Death Over Dinner encourages people to not edit their responses and to say things they are afraid to say. Doing this brings individuals closer to knowing their priorities, and it brings them closer to the people in their life. 

Why Are Death Over Dinner Conversations So Important?

 The impact of grief on our well-being can be detrimental and difficult to calculate.

Roughly 25% of us are actively grieving, which begs the question, how are we grieving? If we don’t know our loved ones wishes, will we grieve longer and more intensely? Will we carry regret and have difficulty letting go?

Not to mention that the end of life expense is the number one cause of personal bankruptcy in the United States.

However, when we face our mortality, there are many beautiful things that happen.

“There is no better medicine than end of life awareness to give you clarity about what is truly important to you, your values, your priorities, how you want to live.  Life becomes more clear and sacred when we thoughtfully and intentionally face our impermanence,” says Hebb.

Studies done by Dr.

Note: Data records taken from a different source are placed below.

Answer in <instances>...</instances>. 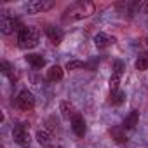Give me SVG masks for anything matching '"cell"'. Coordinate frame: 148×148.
Segmentation results:
<instances>
[{
	"label": "cell",
	"instance_id": "8992f818",
	"mask_svg": "<svg viewBox=\"0 0 148 148\" xmlns=\"http://www.w3.org/2000/svg\"><path fill=\"white\" fill-rule=\"evenodd\" d=\"M16 18H12L9 12H2V16H0V32H2L4 35H11L14 30H16Z\"/></svg>",
	"mask_w": 148,
	"mask_h": 148
},
{
	"label": "cell",
	"instance_id": "7a4b0ae2",
	"mask_svg": "<svg viewBox=\"0 0 148 148\" xmlns=\"http://www.w3.org/2000/svg\"><path fill=\"white\" fill-rule=\"evenodd\" d=\"M40 40V32L35 26H19L18 30V45L21 49H33L38 45Z\"/></svg>",
	"mask_w": 148,
	"mask_h": 148
},
{
	"label": "cell",
	"instance_id": "ffe728a7",
	"mask_svg": "<svg viewBox=\"0 0 148 148\" xmlns=\"http://www.w3.org/2000/svg\"><path fill=\"white\" fill-rule=\"evenodd\" d=\"M119 87H120V77L113 73V75L110 77V94H112V92H117Z\"/></svg>",
	"mask_w": 148,
	"mask_h": 148
},
{
	"label": "cell",
	"instance_id": "7402d4cb",
	"mask_svg": "<svg viewBox=\"0 0 148 148\" xmlns=\"http://www.w3.org/2000/svg\"><path fill=\"white\" fill-rule=\"evenodd\" d=\"M145 42H146V45H148V37H146V38H145Z\"/></svg>",
	"mask_w": 148,
	"mask_h": 148
},
{
	"label": "cell",
	"instance_id": "277c9868",
	"mask_svg": "<svg viewBox=\"0 0 148 148\" xmlns=\"http://www.w3.org/2000/svg\"><path fill=\"white\" fill-rule=\"evenodd\" d=\"M16 105H18V108L23 110V112H32V110L35 108V98H33L32 91L23 89V91L18 94V98H16Z\"/></svg>",
	"mask_w": 148,
	"mask_h": 148
},
{
	"label": "cell",
	"instance_id": "d6986e66",
	"mask_svg": "<svg viewBox=\"0 0 148 148\" xmlns=\"http://www.w3.org/2000/svg\"><path fill=\"white\" fill-rule=\"evenodd\" d=\"M87 64L84 63V61H80V59H71V61H68L66 63V70H82V68H86Z\"/></svg>",
	"mask_w": 148,
	"mask_h": 148
},
{
	"label": "cell",
	"instance_id": "7c38bea8",
	"mask_svg": "<svg viewBox=\"0 0 148 148\" xmlns=\"http://www.w3.org/2000/svg\"><path fill=\"white\" fill-rule=\"evenodd\" d=\"M63 68L59 66V64H52L49 70H47V73H45V79L49 80V82H59L61 79H63Z\"/></svg>",
	"mask_w": 148,
	"mask_h": 148
},
{
	"label": "cell",
	"instance_id": "8fae6325",
	"mask_svg": "<svg viewBox=\"0 0 148 148\" xmlns=\"http://www.w3.org/2000/svg\"><path fill=\"white\" fill-rule=\"evenodd\" d=\"M37 141H38L42 146H45V148H52V146H54L52 134H51L47 129H40V131L37 132Z\"/></svg>",
	"mask_w": 148,
	"mask_h": 148
},
{
	"label": "cell",
	"instance_id": "52a82bcc",
	"mask_svg": "<svg viewBox=\"0 0 148 148\" xmlns=\"http://www.w3.org/2000/svg\"><path fill=\"white\" fill-rule=\"evenodd\" d=\"M71 129H73V132H75L79 138H84V136H86L87 125H86V120H84V117H82L80 113H77L75 117L71 119Z\"/></svg>",
	"mask_w": 148,
	"mask_h": 148
},
{
	"label": "cell",
	"instance_id": "30bf717a",
	"mask_svg": "<svg viewBox=\"0 0 148 148\" xmlns=\"http://www.w3.org/2000/svg\"><path fill=\"white\" fill-rule=\"evenodd\" d=\"M110 136H112V139H115V143H119V145L127 143V132H125V129H124L122 125L112 127V129H110Z\"/></svg>",
	"mask_w": 148,
	"mask_h": 148
},
{
	"label": "cell",
	"instance_id": "5bb4252c",
	"mask_svg": "<svg viewBox=\"0 0 148 148\" xmlns=\"http://www.w3.org/2000/svg\"><path fill=\"white\" fill-rule=\"evenodd\" d=\"M25 59L33 66V70H40V68H44L45 66V59L42 58V54H26L25 56Z\"/></svg>",
	"mask_w": 148,
	"mask_h": 148
},
{
	"label": "cell",
	"instance_id": "ac0fdd59",
	"mask_svg": "<svg viewBox=\"0 0 148 148\" xmlns=\"http://www.w3.org/2000/svg\"><path fill=\"white\" fill-rule=\"evenodd\" d=\"M0 68H2V73L5 77H9L12 82L16 80V77H14V68L11 66V63H7V61H2V64H0Z\"/></svg>",
	"mask_w": 148,
	"mask_h": 148
},
{
	"label": "cell",
	"instance_id": "44dd1931",
	"mask_svg": "<svg viewBox=\"0 0 148 148\" xmlns=\"http://www.w3.org/2000/svg\"><path fill=\"white\" fill-rule=\"evenodd\" d=\"M124 70H125V64H124L120 59H117V61L113 63V73H115V75H119V77H122Z\"/></svg>",
	"mask_w": 148,
	"mask_h": 148
},
{
	"label": "cell",
	"instance_id": "3957f363",
	"mask_svg": "<svg viewBox=\"0 0 148 148\" xmlns=\"http://www.w3.org/2000/svg\"><path fill=\"white\" fill-rule=\"evenodd\" d=\"M12 139L16 145L23 146V148H28L30 143H32V136H30V131L26 127V124H16L14 129H12Z\"/></svg>",
	"mask_w": 148,
	"mask_h": 148
},
{
	"label": "cell",
	"instance_id": "9c48e42d",
	"mask_svg": "<svg viewBox=\"0 0 148 148\" xmlns=\"http://www.w3.org/2000/svg\"><path fill=\"white\" fill-rule=\"evenodd\" d=\"M59 112H61L63 119H66V120H70V119H73V117L77 115L75 106H73L70 101H66V99H63V101L59 103Z\"/></svg>",
	"mask_w": 148,
	"mask_h": 148
},
{
	"label": "cell",
	"instance_id": "e0dca14e",
	"mask_svg": "<svg viewBox=\"0 0 148 148\" xmlns=\"http://www.w3.org/2000/svg\"><path fill=\"white\" fill-rule=\"evenodd\" d=\"M125 101V92L124 91H117V92H112L110 94V105H113V106H119V105H122Z\"/></svg>",
	"mask_w": 148,
	"mask_h": 148
},
{
	"label": "cell",
	"instance_id": "5b68a950",
	"mask_svg": "<svg viewBox=\"0 0 148 148\" xmlns=\"http://www.w3.org/2000/svg\"><path fill=\"white\" fill-rule=\"evenodd\" d=\"M54 7V0H32L30 4H26V12L28 14H40L47 12Z\"/></svg>",
	"mask_w": 148,
	"mask_h": 148
},
{
	"label": "cell",
	"instance_id": "4fadbf2b",
	"mask_svg": "<svg viewBox=\"0 0 148 148\" xmlns=\"http://www.w3.org/2000/svg\"><path fill=\"white\" fill-rule=\"evenodd\" d=\"M113 42H115V38H113V37H108V35L103 33V32H99V33L94 37V44H96L98 49H106V47L112 45Z\"/></svg>",
	"mask_w": 148,
	"mask_h": 148
},
{
	"label": "cell",
	"instance_id": "ba28073f",
	"mask_svg": "<svg viewBox=\"0 0 148 148\" xmlns=\"http://www.w3.org/2000/svg\"><path fill=\"white\" fill-rule=\"evenodd\" d=\"M45 35H47V38H49L54 45H59V44L63 42V37H64L63 30H61V28H56V26H47V28H45Z\"/></svg>",
	"mask_w": 148,
	"mask_h": 148
},
{
	"label": "cell",
	"instance_id": "2e32d148",
	"mask_svg": "<svg viewBox=\"0 0 148 148\" xmlns=\"http://www.w3.org/2000/svg\"><path fill=\"white\" fill-rule=\"evenodd\" d=\"M134 66H136V70H139V71L148 70V52H141V54L138 56Z\"/></svg>",
	"mask_w": 148,
	"mask_h": 148
},
{
	"label": "cell",
	"instance_id": "6da1fadb",
	"mask_svg": "<svg viewBox=\"0 0 148 148\" xmlns=\"http://www.w3.org/2000/svg\"><path fill=\"white\" fill-rule=\"evenodd\" d=\"M96 5L89 0H80V2L71 4L66 11H64V21H77V19H84L89 18L91 14H94Z\"/></svg>",
	"mask_w": 148,
	"mask_h": 148
},
{
	"label": "cell",
	"instance_id": "9a60e30c",
	"mask_svg": "<svg viewBox=\"0 0 148 148\" xmlns=\"http://www.w3.org/2000/svg\"><path fill=\"white\" fill-rule=\"evenodd\" d=\"M138 120H139V113H138L136 110H132V112L125 117V120H124L122 127H124L125 131H131V129H134V127L138 125Z\"/></svg>",
	"mask_w": 148,
	"mask_h": 148
}]
</instances>
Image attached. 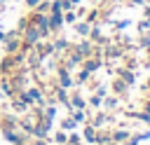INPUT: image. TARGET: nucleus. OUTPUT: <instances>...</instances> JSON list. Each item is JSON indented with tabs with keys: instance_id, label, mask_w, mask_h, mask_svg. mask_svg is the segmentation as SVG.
I'll list each match as a JSON object with an SVG mask.
<instances>
[{
	"instance_id": "nucleus-4",
	"label": "nucleus",
	"mask_w": 150,
	"mask_h": 145,
	"mask_svg": "<svg viewBox=\"0 0 150 145\" xmlns=\"http://www.w3.org/2000/svg\"><path fill=\"white\" fill-rule=\"evenodd\" d=\"M110 89H112V94H115V96H120V98L124 101V98L129 96V89H131V87H129L122 77H117V75H115V80L110 82Z\"/></svg>"
},
{
	"instance_id": "nucleus-13",
	"label": "nucleus",
	"mask_w": 150,
	"mask_h": 145,
	"mask_svg": "<svg viewBox=\"0 0 150 145\" xmlns=\"http://www.w3.org/2000/svg\"><path fill=\"white\" fill-rule=\"evenodd\" d=\"M110 119H112V117H110L108 112H103V108H98V110H96V115H94V117H91L89 122H91V124H94L96 129H101V126H103V124H108Z\"/></svg>"
},
{
	"instance_id": "nucleus-23",
	"label": "nucleus",
	"mask_w": 150,
	"mask_h": 145,
	"mask_svg": "<svg viewBox=\"0 0 150 145\" xmlns=\"http://www.w3.org/2000/svg\"><path fill=\"white\" fill-rule=\"evenodd\" d=\"M110 26H112L117 33H122V30H127V28L131 26V19H117V21L112 19V21H110Z\"/></svg>"
},
{
	"instance_id": "nucleus-32",
	"label": "nucleus",
	"mask_w": 150,
	"mask_h": 145,
	"mask_svg": "<svg viewBox=\"0 0 150 145\" xmlns=\"http://www.w3.org/2000/svg\"><path fill=\"white\" fill-rule=\"evenodd\" d=\"M52 138H30V145H49Z\"/></svg>"
},
{
	"instance_id": "nucleus-6",
	"label": "nucleus",
	"mask_w": 150,
	"mask_h": 145,
	"mask_svg": "<svg viewBox=\"0 0 150 145\" xmlns=\"http://www.w3.org/2000/svg\"><path fill=\"white\" fill-rule=\"evenodd\" d=\"M80 68H84V70H89V72H96V70H101L103 68V56H87V58H82V63H80Z\"/></svg>"
},
{
	"instance_id": "nucleus-19",
	"label": "nucleus",
	"mask_w": 150,
	"mask_h": 145,
	"mask_svg": "<svg viewBox=\"0 0 150 145\" xmlns=\"http://www.w3.org/2000/svg\"><path fill=\"white\" fill-rule=\"evenodd\" d=\"M122 115H127V117H131V119H138V122H150V112H145V110H124Z\"/></svg>"
},
{
	"instance_id": "nucleus-28",
	"label": "nucleus",
	"mask_w": 150,
	"mask_h": 145,
	"mask_svg": "<svg viewBox=\"0 0 150 145\" xmlns=\"http://www.w3.org/2000/svg\"><path fill=\"white\" fill-rule=\"evenodd\" d=\"M101 103H103V98H101V96H96V94L87 98V105H91L94 110H98V108H101Z\"/></svg>"
},
{
	"instance_id": "nucleus-10",
	"label": "nucleus",
	"mask_w": 150,
	"mask_h": 145,
	"mask_svg": "<svg viewBox=\"0 0 150 145\" xmlns=\"http://www.w3.org/2000/svg\"><path fill=\"white\" fill-rule=\"evenodd\" d=\"M115 75H117V77H122L129 87H134V84H136V75H134V70H131V68H127V65H120V68L115 70Z\"/></svg>"
},
{
	"instance_id": "nucleus-24",
	"label": "nucleus",
	"mask_w": 150,
	"mask_h": 145,
	"mask_svg": "<svg viewBox=\"0 0 150 145\" xmlns=\"http://www.w3.org/2000/svg\"><path fill=\"white\" fill-rule=\"evenodd\" d=\"M98 16H101V12H98V7H94V9H87V14H84V21L87 23H98Z\"/></svg>"
},
{
	"instance_id": "nucleus-26",
	"label": "nucleus",
	"mask_w": 150,
	"mask_h": 145,
	"mask_svg": "<svg viewBox=\"0 0 150 145\" xmlns=\"http://www.w3.org/2000/svg\"><path fill=\"white\" fill-rule=\"evenodd\" d=\"M80 143H84V140H82V133L68 131V145H80Z\"/></svg>"
},
{
	"instance_id": "nucleus-15",
	"label": "nucleus",
	"mask_w": 150,
	"mask_h": 145,
	"mask_svg": "<svg viewBox=\"0 0 150 145\" xmlns=\"http://www.w3.org/2000/svg\"><path fill=\"white\" fill-rule=\"evenodd\" d=\"M52 44H54V54H63L66 49H70V47H73V42H70V40H66V37H54V40H52Z\"/></svg>"
},
{
	"instance_id": "nucleus-21",
	"label": "nucleus",
	"mask_w": 150,
	"mask_h": 145,
	"mask_svg": "<svg viewBox=\"0 0 150 145\" xmlns=\"http://www.w3.org/2000/svg\"><path fill=\"white\" fill-rule=\"evenodd\" d=\"M61 129H63V131H75V129H80V124H77L70 115H66V117L61 119Z\"/></svg>"
},
{
	"instance_id": "nucleus-34",
	"label": "nucleus",
	"mask_w": 150,
	"mask_h": 145,
	"mask_svg": "<svg viewBox=\"0 0 150 145\" xmlns=\"http://www.w3.org/2000/svg\"><path fill=\"white\" fill-rule=\"evenodd\" d=\"M61 9H63V12H68V9H75V5H73L70 0H61Z\"/></svg>"
},
{
	"instance_id": "nucleus-39",
	"label": "nucleus",
	"mask_w": 150,
	"mask_h": 145,
	"mask_svg": "<svg viewBox=\"0 0 150 145\" xmlns=\"http://www.w3.org/2000/svg\"><path fill=\"white\" fill-rule=\"evenodd\" d=\"M145 51H148V56L143 58V68H148V70H150V47H148Z\"/></svg>"
},
{
	"instance_id": "nucleus-31",
	"label": "nucleus",
	"mask_w": 150,
	"mask_h": 145,
	"mask_svg": "<svg viewBox=\"0 0 150 145\" xmlns=\"http://www.w3.org/2000/svg\"><path fill=\"white\" fill-rule=\"evenodd\" d=\"M49 2H52V0H40L38 7H35V12H49Z\"/></svg>"
},
{
	"instance_id": "nucleus-46",
	"label": "nucleus",
	"mask_w": 150,
	"mask_h": 145,
	"mask_svg": "<svg viewBox=\"0 0 150 145\" xmlns=\"http://www.w3.org/2000/svg\"><path fill=\"white\" fill-rule=\"evenodd\" d=\"M110 2H115V5H117V2H122V0H110Z\"/></svg>"
},
{
	"instance_id": "nucleus-36",
	"label": "nucleus",
	"mask_w": 150,
	"mask_h": 145,
	"mask_svg": "<svg viewBox=\"0 0 150 145\" xmlns=\"http://www.w3.org/2000/svg\"><path fill=\"white\" fill-rule=\"evenodd\" d=\"M129 5H134V7H145L148 0H129Z\"/></svg>"
},
{
	"instance_id": "nucleus-27",
	"label": "nucleus",
	"mask_w": 150,
	"mask_h": 145,
	"mask_svg": "<svg viewBox=\"0 0 150 145\" xmlns=\"http://www.w3.org/2000/svg\"><path fill=\"white\" fill-rule=\"evenodd\" d=\"M75 21H77V14H75V9H68V12H63V23L73 26Z\"/></svg>"
},
{
	"instance_id": "nucleus-44",
	"label": "nucleus",
	"mask_w": 150,
	"mask_h": 145,
	"mask_svg": "<svg viewBox=\"0 0 150 145\" xmlns=\"http://www.w3.org/2000/svg\"><path fill=\"white\" fill-rule=\"evenodd\" d=\"M0 96H2V77H0Z\"/></svg>"
},
{
	"instance_id": "nucleus-3",
	"label": "nucleus",
	"mask_w": 150,
	"mask_h": 145,
	"mask_svg": "<svg viewBox=\"0 0 150 145\" xmlns=\"http://www.w3.org/2000/svg\"><path fill=\"white\" fill-rule=\"evenodd\" d=\"M54 70H56V84H59V87H63V89H73V87H75V77L70 75L68 68H63V65L59 63Z\"/></svg>"
},
{
	"instance_id": "nucleus-18",
	"label": "nucleus",
	"mask_w": 150,
	"mask_h": 145,
	"mask_svg": "<svg viewBox=\"0 0 150 145\" xmlns=\"http://www.w3.org/2000/svg\"><path fill=\"white\" fill-rule=\"evenodd\" d=\"M70 105L73 108H87V98L82 96V91H70Z\"/></svg>"
},
{
	"instance_id": "nucleus-20",
	"label": "nucleus",
	"mask_w": 150,
	"mask_h": 145,
	"mask_svg": "<svg viewBox=\"0 0 150 145\" xmlns=\"http://www.w3.org/2000/svg\"><path fill=\"white\" fill-rule=\"evenodd\" d=\"M150 47V35H148V30H143V33H138V37H136V49H148Z\"/></svg>"
},
{
	"instance_id": "nucleus-43",
	"label": "nucleus",
	"mask_w": 150,
	"mask_h": 145,
	"mask_svg": "<svg viewBox=\"0 0 150 145\" xmlns=\"http://www.w3.org/2000/svg\"><path fill=\"white\" fill-rule=\"evenodd\" d=\"M70 2H73V5H80V2H84V0H70Z\"/></svg>"
},
{
	"instance_id": "nucleus-37",
	"label": "nucleus",
	"mask_w": 150,
	"mask_h": 145,
	"mask_svg": "<svg viewBox=\"0 0 150 145\" xmlns=\"http://www.w3.org/2000/svg\"><path fill=\"white\" fill-rule=\"evenodd\" d=\"M141 110L150 112V98H143V101H141Z\"/></svg>"
},
{
	"instance_id": "nucleus-38",
	"label": "nucleus",
	"mask_w": 150,
	"mask_h": 145,
	"mask_svg": "<svg viewBox=\"0 0 150 145\" xmlns=\"http://www.w3.org/2000/svg\"><path fill=\"white\" fill-rule=\"evenodd\" d=\"M40 0H26V9H35Z\"/></svg>"
},
{
	"instance_id": "nucleus-7",
	"label": "nucleus",
	"mask_w": 150,
	"mask_h": 145,
	"mask_svg": "<svg viewBox=\"0 0 150 145\" xmlns=\"http://www.w3.org/2000/svg\"><path fill=\"white\" fill-rule=\"evenodd\" d=\"M47 14H49V28H52V37H54L66 26L63 23V12H47Z\"/></svg>"
},
{
	"instance_id": "nucleus-45",
	"label": "nucleus",
	"mask_w": 150,
	"mask_h": 145,
	"mask_svg": "<svg viewBox=\"0 0 150 145\" xmlns=\"http://www.w3.org/2000/svg\"><path fill=\"white\" fill-rule=\"evenodd\" d=\"M91 2H94V5H98V2H103V0H91Z\"/></svg>"
},
{
	"instance_id": "nucleus-30",
	"label": "nucleus",
	"mask_w": 150,
	"mask_h": 145,
	"mask_svg": "<svg viewBox=\"0 0 150 145\" xmlns=\"http://www.w3.org/2000/svg\"><path fill=\"white\" fill-rule=\"evenodd\" d=\"M122 58H124V65H127V68H131V70H134V68H136V63H138L134 56H127V54H124Z\"/></svg>"
},
{
	"instance_id": "nucleus-29",
	"label": "nucleus",
	"mask_w": 150,
	"mask_h": 145,
	"mask_svg": "<svg viewBox=\"0 0 150 145\" xmlns=\"http://www.w3.org/2000/svg\"><path fill=\"white\" fill-rule=\"evenodd\" d=\"M42 112L47 119H54L56 117V105H42Z\"/></svg>"
},
{
	"instance_id": "nucleus-25",
	"label": "nucleus",
	"mask_w": 150,
	"mask_h": 145,
	"mask_svg": "<svg viewBox=\"0 0 150 145\" xmlns=\"http://www.w3.org/2000/svg\"><path fill=\"white\" fill-rule=\"evenodd\" d=\"M91 75H94V72H89V70H84V68H80V72L75 75V84H87V82L91 80Z\"/></svg>"
},
{
	"instance_id": "nucleus-47",
	"label": "nucleus",
	"mask_w": 150,
	"mask_h": 145,
	"mask_svg": "<svg viewBox=\"0 0 150 145\" xmlns=\"http://www.w3.org/2000/svg\"><path fill=\"white\" fill-rule=\"evenodd\" d=\"M0 110H2V103H0Z\"/></svg>"
},
{
	"instance_id": "nucleus-9",
	"label": "nucleus",
	"mask_w": 150,
	"mask_h": 145,
	"mask_svg": "<svg viewBox=\"0 0 150 145\" xmlns=\"http://www.w3.org/2000/svg\"><path fill=\"white\" fill-rule=\"evenodd\" d=\"M94 145H115L112 143V129H96V143Z\"/></svg>"
},
{
	"instance_id": "nucleus-12",
	"label": "nucleus",
	"mask_w": 150,
	"mask_h": 145,
	"mask_svg": "<svg viewBox=\"0 0 150 145\" xmlns=\"http://www.w3.org/2000/svg\"><path fill=\"white\" fill-rule=\"evenodd\" d=\"M9 108H12L16 115H26V112L30 110V105H28V103H23V101H21V98H16V96H12V98H9Z\"/></svg>"
},
{
	"instance_id": "nucleus-41",
	"label": "nucleus",
	"mask_w": 150,
	"mask_h": 145,
	"mask_svg": "<svg viewBox=\"0 0 150 145\" xmlns=\"http://www.w3.org/2000/svg\"><path fill=\"white\" fill-rule=\"evenodd\" d=\"M5 37H7V30H0V44L5 42Z\"/></svg>"
},
{
	"instance_id": "nucleus-17",
	"label": "nucleus",
	"mask_w": 150,
	"mask_h": 145,
	"mask_svg": "<svg viewBox=\"0 0 150 145\" xmlns=\"http://www.w3.org/2000/svg\"><path fill=\"white\" fill-rule=\"evenodd\" d=\"M73 28H75V33H77L80 37H87V35H89V30H91V23H87L84 19H82V21L77 19V21L73 23Z\"/></svg>"
},
{
	"instance_id": "nucleus-42",
	"label": "nucleus",
	"mask_w": 150,
	"mask_h": 145,
	"mask_svg": "<svg viewBox=\"0 0 150 145\" xmlns=\"http://www.w3.org/2000/svg\"><path fill=\"white\" fill-rule=\"evenodd\" d=\"M143 89H148V91H150V75H148V80L143 82Z\"/></svg>"
},
{
	"instance_id": "nucleus-22",
	"label": "nucleus",
	"mask_w": 150,
	"mask_h": 145,
	"mask_svg": "<svg viewBox=\"0 0 150 145\" xmlns=\"http://www.w3.org/2000/svg\"><path fill=\"white\" fill-rule=\"evenodd\" d=\"M52 143H54V145H66V143H68V131H63V129L54 131V136H52Z\"/></svg>"
},
{
	"instance_id": "nucleus-11",
	"label": "nucleus",
	"mask_w": 150,
	"mask_h": 145,
	"mask_svg": "<svg viewBox=\"0 0 150 145\" xmlns=\"http://www.w3.org/2000/svg\"><path fill=\"white\" fill-rule=\"evenodd\" d=\"M26 91H28V96L33 98V103H35V105H45V94H42V89H40L38 84L26 87Z\"/></svg>"
},
{
	"instance_id": "nucleus-35",
	"label": "nucleus",
	"mask_w": 150,
	"mask_h": 145,
	"mask_svg": "<svg viewBox=\"0 0 150 145\" xmlns=\"http://www.w3.org/2000/svg\"><path fill=\"white\" fill-rule=\"evenodd\" d=\"M138 140H141V143L150 140V129H148V131H143V133H138Z\"/></svg>"
},
{
	"instance_id": "nucleus-48",
	"label": "nucleus",
	"mask_w": 150,
	"mask_h": 145,
	"mask_svg": "<svg viewBox=\"0 0 150 145\" xmlns=\"http://www.w3.org/2000/svg\"><path fill=\"white\" fill-rule=\"evenodd\" d=\"M0 58H2V51H0Z\"/></svg>"
},
{
	"instance_id": "nucleus-33",
	"label": "nucleus",
	"mask_w": 150,
	"mask_h": 145,
	"mask_svg": "<svg viewBox=\"0 0 150 145\" xmlns=\"http://www.w3.org/2000/svg\"><path fill=\"white\" fill-rule=\"evenodd\" d=\"M136 28H138V33H143V30H148V28H150V21H148V19H143V21H138V23H136Z\"/></svg>"
},
{
	"instance_id": "nucleus-14",
	"label": "nucleus",
	"mask_w": 150,
	"mask_h": 145,
	"mask_svg": "<svg viewBox=\"0 0 150 145\" xmlns=\"http://www.w3.org/2000/svg\"><path fill=\"white\" fill-rule=\"evenodd\" d=\"M129 136H131V131H129L127 126H117V129H112V143H115V145L124 143Z\"/></svg>"
},
{
	"instance_id": "nucleus-16",
	"label": "nucleus",
	"mask_w": 150,
	"mask_h": 145,
	"mask_svg": "<svg viewBox=\"0 0 150 145\" xmlns=\"http://www.w3.org/2000/svg\"><path fill=\"white\" fill-rule=\"evenodd\" d=\"M120 103H122V98L112 94V96H103L101 108H103V110H115V108H120Z\"/></svg>"
},
{
	"instance_id": "nucleus-40",
	"label": "nucleus",
	"mask_w": 150,
	"mask_h": 145,
	"mask_svg": "<svg viewBox=\"0 0 150 145\" xmlns=\"http://www.w3.org/2000/svg\"><path fill=\"white\" fill-rule=\"evenodd\" d=\"M143 12H145V19H148V21H150V2H148V5H145V7H143Z\"/></svg>"
},
{
	"instance_id": "nucleus-1",
	"label": "nucleus",
	"mask_w": 150,
	"mask_h": 145,
	"mask_svg": "<svg viewBox=\"0 0 150 145\" xmlns=\"http://www.w3.org/2000/svg\"><path fill=\"white\" fill-rule=\"evenodd\" d=\"M42 40V33H40V28L33 23V21H26V26L21 28V49L23 51H28V49H33L38 42Z\"/></svg>"
},
{
	"instance_id": "nucleus-50",
	"label": "nucleus",
	"mask_w": 150,
	"mask_h": 145,
	"mask_svg": "<svg viewBox=\"0 0 150 145\" xmlns=\"http://www.w3.org/2000/svg\"><path fill=\"white\" fill-rule=\"evenodd\" d=\"M148 2H150V0H148Z\"/></svg>"
},
{
	"instance_id": "nucleus-8",
	"label": "nucleus",
	"mask_w": 150,
	"mask_h": 145,
	"mask_svg": "<svg viewBox=\"0 0 150 145\" xmlns=\"http://www.w3.org/2000/svg\"><path fill=\"white\" fill-rule=\"evenodd\" d=\"M80 133H82V140H84L87 145H94V143H96V126H94L91 122H84L82 129H80Z\"/></svg>"
},
{
	"instance_id": "nucleus-2",
	"label": "nucleus",
	"mask_w": 150,
	"mask_h": 145,
	"mask_svg": "<svg viewBox=\"0 0 150 145\" xmlns=\"http://www.w3.org/2000/svg\"><path fill=\"white\" fill-rule=\"evenodd\" d=\"M28 21H33V23L40 28L42 37H52V28H49V14H47V12H35V9H28Z\"/></svg>"
},
{
	"instance_id": "nucleus-5",
	"label": "nucleus",
	"mask_w": 150,
	"mask_h": 145,
	"mask_svg": "<svg viewBox=\"0 0 150 145\" xmlns=\"http://www.w3.org/2000/svg\"><path fill=\"white\" fill-rule=\"evenodd\" d=\"M87 37H89V40H91V42H94V44H96V47H103V44H105V42H110V40H108V37H105V35H103V28H101V23H94V26H91V30H89V35H87Z\"/></svg>"
},
{
	"instance_id": "nucleus-49",
	"label": "nucleus",
	"mask_w": 150,
	"mask_h": 145,
	"mask_svg": "<svg viewBox=\"0 0 150 145\" xmlns=\"http://www.w3.org/2000/svg\"><path fill=\"white\" fill-rule=\"evenodd\" d=\"M148 35H150V28H148Z\"/></svg>"
}]
</instances>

Jordana Jacobs and other leading psychologists prove that talking about death actually increases our capacity to love. Other studies have shown that we become funnier and laugh more easily after being primed for death.

“There are two basic motivating forces: fear and love. When we are afraid, we pull back from life. When we are in love, we open to all that life has to offer with passion, excitement, and acceptance.” John Lennon

What’s Next For Death Over Dinner?

When Death Over Dinner was created, Hebb’s moonshot was that they could find a way into the center of the American medical establishment and inspire clinicians to talk about death in an open hearted and vulnerable way.

Knowing that oncologists, nurses, survivors and cancer patients are breaking bread every month at Memorial Sloan Kettering takes Hebb’s breath away when he gets present and lets it sink in.

“To think that we are really just at the beginning seven years after we launched, just starting to crack open the potential of this conversation, that is awe inspiring,” says Hebb.

Since the launch of Death Over Dinner in 2013, death literacy in the US has increased, and people are beginning to make more empowered decisions. The global death wellness movement and conversations around end of life are now front page news.

People are getting more creative, using their imagination for planning their last chapter and planning memorials.

There’s a shift from a reactive to a proactive approach to end of life well-being, and the movement is just getting started.